9. Dead Alive (1992)
There's a reason all those orcs in LOTR look so freakin' scary. Peter Jackson knows his
horror, and in the deliciously over-the-top Dead Alive, Jackson lets his warped id run
wild. Among the delights in this scary comedy: dead moms, Sumatran rat-monkey bites, zombie
babies, lawnmower slaughters, and kung fu clergymen.
8. Re-Animator (1985)
Followed by Bride of Re-Animator and Beyond Re-Animator, it can safely be said
that there's nothing quite like this original dark horror comedy - the story of a young mad
scientist who re-animates corpses, and then watches all hell break loose. Well-received and
regarded (#14 on EW's best cult films since '83), it's not a film that's afraid to go
there...watching the bloody corpse of Dr. Hill go on the rampage is not for the faint of
heart.
7. Shaun of the Dead (2004)
Billed by its creators as a "rom zom com," Shaun manages to balance laughs, hardcore
horror, and a love story (Gen X-er gets dumped for not growing up; wins love back by saving her
and taking down the newly undead). We can't help but love any movie where the main hero and his
videogame-playing roommate are so lazy they fail to realize--for the first third of the movie--
that their country's been overrun by zombies.
6. 28 Days Later (2002)
Danny Boyle of Trainspotting fame reinterpreted the zombie movie for a new generation
with this fast-paced tale of an England plagued by a deadly virus. The villains here aren't dead
yet, but they are infected, and would love nothing more than to tear you apart, eat your innards, and turn you into an infected...so...same difference.
5. Dawn of the Dead (2004)
Before 300, gifted young filmmaker Zack Snyder turned
the studios' and fans' heads with this reworking of George Romero's classic. The plot is the same-strangers in a mall fighting off the undead who have them surrounded-but the approach is different. There's no real biting satire about consumerism here, just a lot
of well-paced zombie a**-kicking, and Ving Rhames (and his shotgun) at the center of it all.
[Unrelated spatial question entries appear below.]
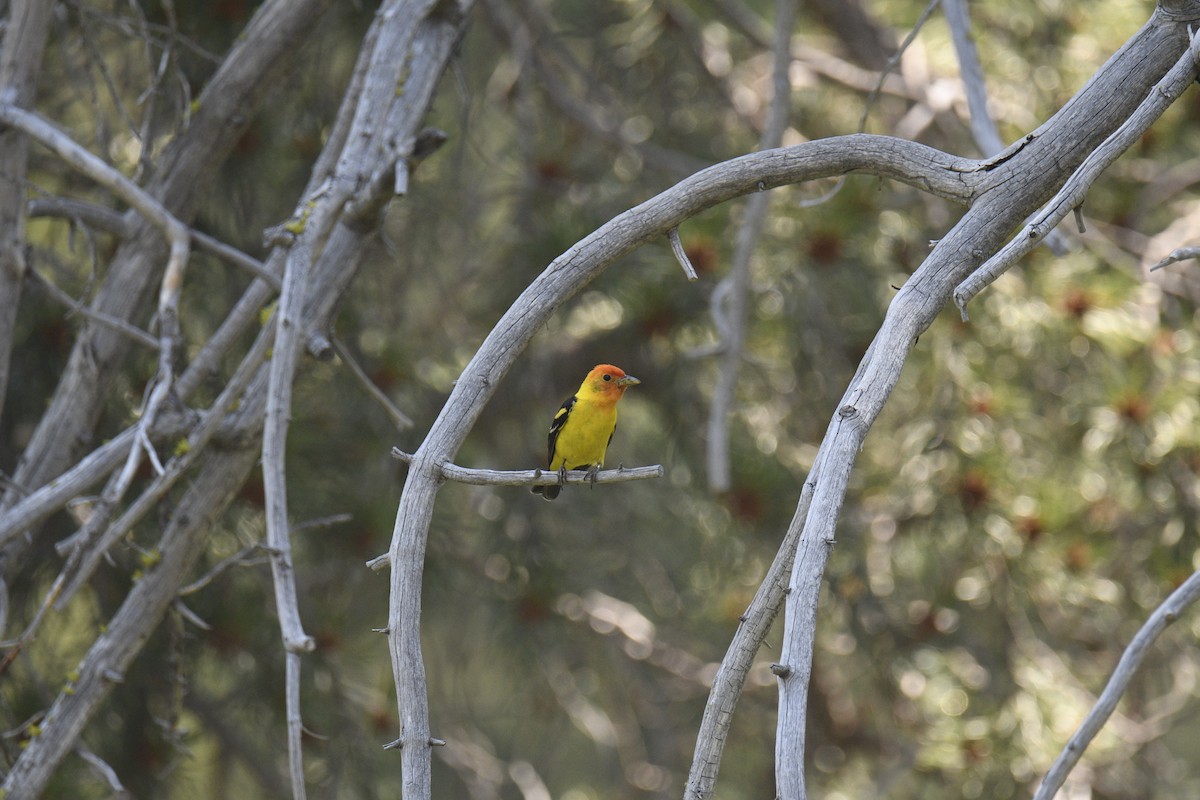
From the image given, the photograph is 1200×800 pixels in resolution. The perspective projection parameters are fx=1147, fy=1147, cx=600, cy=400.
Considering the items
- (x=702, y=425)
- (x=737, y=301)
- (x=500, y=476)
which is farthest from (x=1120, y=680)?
(x=702, y=425)

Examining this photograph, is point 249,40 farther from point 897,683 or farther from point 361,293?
point 897,683

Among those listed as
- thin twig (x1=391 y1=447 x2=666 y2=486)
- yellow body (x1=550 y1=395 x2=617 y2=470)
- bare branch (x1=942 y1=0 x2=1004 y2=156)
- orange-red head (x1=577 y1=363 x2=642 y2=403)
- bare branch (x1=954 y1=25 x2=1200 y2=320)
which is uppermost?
bare branch (x1=942 y1=0 x2=1004 y2=156)

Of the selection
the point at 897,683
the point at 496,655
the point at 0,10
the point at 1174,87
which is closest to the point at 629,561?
the point at 496,655

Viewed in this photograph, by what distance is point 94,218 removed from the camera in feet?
11.2

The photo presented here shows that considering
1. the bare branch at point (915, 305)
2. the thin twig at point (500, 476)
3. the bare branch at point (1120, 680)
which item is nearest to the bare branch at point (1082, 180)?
the bare branch at point (915, 305)

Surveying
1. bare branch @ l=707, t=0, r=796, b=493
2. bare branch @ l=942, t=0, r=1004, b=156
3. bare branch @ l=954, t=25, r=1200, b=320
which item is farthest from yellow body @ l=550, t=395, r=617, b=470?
bare branch @ l=954, t=25, r=1200, b=320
4. The Serpent and the Rainbow (1988)
Wes Craven's made a lot of great horror movies, but this underrated chiller on Craven's resume deserves
more attention. Its "realistic" approach centers around Haitian voodoo and the concept that
certain undead aren't really dead, they've just been rendered paralyzed and zombielike by a mysterious powder, and then buried alive...which basically sounds like our worst nightmare.
3. Evil Dead 2: Dead by Dawn (1987)
Technically, some will say Dead 2 isn't a zombie flick, just an awesome horror comedy
from Sam Raimi before he started making Spider-Man movies. I'd just say, watching
Dead star Bruce Cambell go mano a chainsaw with the living dead and the "reanimated" lady spouting
"I'll swallow your soul" is one of the most hilarious things ever committed to celluloid.
2. Dawn of the Dead (1978)
George A. Romero remains the king of the zombie movie genre for a couple of films. First is
Dawn of the Dead which manages to work in all sorts of subversive messages about
brainless consumerism along with an awfully scary tale of lumbering
zombies eager to dine on the intestines of anyone not paying enough attention to get out of the
way.
1. Night of the Living Dead (1968)
Romero's best living dead movie is the original Night of the Living Dead. Other zombie entries may be more gory or techincally accomplished. But every film after owes a debt -- or at
least a spare rib -- to Romero's gang of hungry undead. They serve as the ultimate template for good, old-fashioned, scary, zombie fun.